**Exercise instructions**. List every line in the records below that contains the word "with", and copy each such line in full.

**Records shown**.
* * * * * * *

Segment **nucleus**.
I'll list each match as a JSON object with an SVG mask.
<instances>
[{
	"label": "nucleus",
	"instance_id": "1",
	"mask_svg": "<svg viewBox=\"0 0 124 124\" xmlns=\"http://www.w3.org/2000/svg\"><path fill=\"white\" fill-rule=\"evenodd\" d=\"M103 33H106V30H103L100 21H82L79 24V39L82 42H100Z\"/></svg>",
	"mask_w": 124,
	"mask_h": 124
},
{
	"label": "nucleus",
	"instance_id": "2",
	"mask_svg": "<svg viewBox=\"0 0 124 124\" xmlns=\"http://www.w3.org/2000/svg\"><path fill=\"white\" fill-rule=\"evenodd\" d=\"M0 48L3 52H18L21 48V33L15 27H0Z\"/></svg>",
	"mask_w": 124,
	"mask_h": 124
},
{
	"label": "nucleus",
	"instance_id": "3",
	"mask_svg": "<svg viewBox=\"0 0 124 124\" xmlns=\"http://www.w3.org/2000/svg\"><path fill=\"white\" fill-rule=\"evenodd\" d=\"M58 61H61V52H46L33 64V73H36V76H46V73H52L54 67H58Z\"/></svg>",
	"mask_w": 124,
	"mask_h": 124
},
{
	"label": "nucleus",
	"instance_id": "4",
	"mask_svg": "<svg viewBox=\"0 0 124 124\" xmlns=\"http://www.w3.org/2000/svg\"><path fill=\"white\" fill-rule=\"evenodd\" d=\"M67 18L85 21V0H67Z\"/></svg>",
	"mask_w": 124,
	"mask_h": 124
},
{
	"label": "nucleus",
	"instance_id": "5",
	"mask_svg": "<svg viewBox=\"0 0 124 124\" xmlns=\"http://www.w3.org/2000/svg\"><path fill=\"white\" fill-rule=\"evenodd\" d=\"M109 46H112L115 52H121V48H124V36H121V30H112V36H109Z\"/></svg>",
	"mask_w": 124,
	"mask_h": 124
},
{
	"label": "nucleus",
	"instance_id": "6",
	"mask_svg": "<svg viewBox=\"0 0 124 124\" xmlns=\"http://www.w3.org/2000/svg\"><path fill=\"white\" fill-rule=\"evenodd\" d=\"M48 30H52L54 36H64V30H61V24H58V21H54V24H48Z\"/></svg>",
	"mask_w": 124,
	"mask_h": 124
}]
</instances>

* * * * * * *

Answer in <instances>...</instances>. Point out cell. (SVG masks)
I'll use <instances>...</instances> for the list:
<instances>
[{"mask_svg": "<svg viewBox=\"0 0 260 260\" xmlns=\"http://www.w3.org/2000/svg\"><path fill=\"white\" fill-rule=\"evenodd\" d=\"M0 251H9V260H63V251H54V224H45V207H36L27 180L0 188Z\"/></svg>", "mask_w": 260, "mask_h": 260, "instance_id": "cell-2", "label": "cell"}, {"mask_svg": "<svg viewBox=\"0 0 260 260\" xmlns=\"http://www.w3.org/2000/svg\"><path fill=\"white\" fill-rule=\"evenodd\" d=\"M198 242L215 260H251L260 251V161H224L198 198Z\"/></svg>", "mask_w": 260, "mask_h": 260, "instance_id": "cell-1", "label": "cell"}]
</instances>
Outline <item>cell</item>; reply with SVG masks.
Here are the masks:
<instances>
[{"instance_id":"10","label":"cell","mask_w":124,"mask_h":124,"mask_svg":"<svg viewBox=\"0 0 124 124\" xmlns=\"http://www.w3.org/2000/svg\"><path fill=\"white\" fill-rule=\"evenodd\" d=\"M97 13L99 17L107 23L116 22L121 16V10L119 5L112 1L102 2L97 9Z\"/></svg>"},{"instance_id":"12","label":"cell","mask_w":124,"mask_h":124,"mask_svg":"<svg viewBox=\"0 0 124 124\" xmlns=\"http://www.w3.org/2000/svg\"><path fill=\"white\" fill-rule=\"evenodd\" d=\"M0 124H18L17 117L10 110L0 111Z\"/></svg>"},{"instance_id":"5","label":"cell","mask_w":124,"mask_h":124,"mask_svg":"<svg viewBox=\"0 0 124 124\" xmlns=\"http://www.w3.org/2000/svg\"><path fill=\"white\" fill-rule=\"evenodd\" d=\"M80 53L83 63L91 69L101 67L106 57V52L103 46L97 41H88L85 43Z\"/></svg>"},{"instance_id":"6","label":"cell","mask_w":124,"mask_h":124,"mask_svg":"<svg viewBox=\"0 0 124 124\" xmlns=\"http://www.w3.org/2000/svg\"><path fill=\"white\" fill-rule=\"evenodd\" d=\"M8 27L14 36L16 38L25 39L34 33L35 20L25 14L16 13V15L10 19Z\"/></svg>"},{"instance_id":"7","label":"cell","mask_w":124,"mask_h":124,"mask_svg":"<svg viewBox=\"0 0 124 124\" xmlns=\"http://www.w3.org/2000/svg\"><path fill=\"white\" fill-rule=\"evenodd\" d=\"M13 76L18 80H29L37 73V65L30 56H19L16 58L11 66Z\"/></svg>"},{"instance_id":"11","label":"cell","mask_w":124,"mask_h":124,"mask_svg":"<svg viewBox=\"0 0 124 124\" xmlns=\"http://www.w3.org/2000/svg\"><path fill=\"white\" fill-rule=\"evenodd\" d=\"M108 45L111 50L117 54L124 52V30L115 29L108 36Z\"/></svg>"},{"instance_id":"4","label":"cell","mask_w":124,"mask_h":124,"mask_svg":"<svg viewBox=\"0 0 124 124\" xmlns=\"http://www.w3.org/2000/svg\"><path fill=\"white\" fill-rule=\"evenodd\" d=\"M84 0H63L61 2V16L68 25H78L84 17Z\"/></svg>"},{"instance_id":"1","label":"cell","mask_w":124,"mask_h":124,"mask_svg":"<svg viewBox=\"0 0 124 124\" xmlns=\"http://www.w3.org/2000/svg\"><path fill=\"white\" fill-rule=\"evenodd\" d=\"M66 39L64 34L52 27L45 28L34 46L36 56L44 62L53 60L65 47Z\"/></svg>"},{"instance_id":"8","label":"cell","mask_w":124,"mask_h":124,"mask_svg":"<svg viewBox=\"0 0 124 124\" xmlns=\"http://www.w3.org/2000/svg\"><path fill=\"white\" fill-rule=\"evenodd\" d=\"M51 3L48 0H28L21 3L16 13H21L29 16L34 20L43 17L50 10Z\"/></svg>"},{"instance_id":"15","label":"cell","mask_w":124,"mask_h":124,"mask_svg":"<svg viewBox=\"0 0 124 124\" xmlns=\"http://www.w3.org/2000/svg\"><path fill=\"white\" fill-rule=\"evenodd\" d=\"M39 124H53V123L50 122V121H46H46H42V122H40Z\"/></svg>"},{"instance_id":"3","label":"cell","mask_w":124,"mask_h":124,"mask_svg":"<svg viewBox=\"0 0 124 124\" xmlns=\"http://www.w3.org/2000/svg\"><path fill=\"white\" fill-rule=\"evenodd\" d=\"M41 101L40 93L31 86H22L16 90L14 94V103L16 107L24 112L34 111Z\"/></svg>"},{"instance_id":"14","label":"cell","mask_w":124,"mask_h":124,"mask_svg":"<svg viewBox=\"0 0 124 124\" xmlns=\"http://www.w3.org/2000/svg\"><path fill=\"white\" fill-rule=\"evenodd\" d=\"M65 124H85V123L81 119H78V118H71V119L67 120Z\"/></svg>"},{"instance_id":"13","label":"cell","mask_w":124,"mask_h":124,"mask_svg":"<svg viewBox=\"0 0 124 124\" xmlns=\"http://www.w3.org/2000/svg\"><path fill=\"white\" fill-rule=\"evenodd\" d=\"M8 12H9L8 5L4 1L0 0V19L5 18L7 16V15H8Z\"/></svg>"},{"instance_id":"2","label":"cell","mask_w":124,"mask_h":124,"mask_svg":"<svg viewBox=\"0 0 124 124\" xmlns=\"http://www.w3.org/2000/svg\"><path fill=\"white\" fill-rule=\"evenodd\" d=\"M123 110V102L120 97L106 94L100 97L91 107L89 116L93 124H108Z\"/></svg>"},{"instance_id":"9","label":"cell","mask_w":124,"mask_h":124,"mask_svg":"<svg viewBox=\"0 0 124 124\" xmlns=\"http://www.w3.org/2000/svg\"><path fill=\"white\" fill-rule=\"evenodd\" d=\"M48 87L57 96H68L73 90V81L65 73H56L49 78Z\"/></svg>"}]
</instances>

* * * * * * *

**Exercise solution**.
I'll list each match as a JSON object with an SVG mask.
Outline <item>cell</item>; reply with SVG masks.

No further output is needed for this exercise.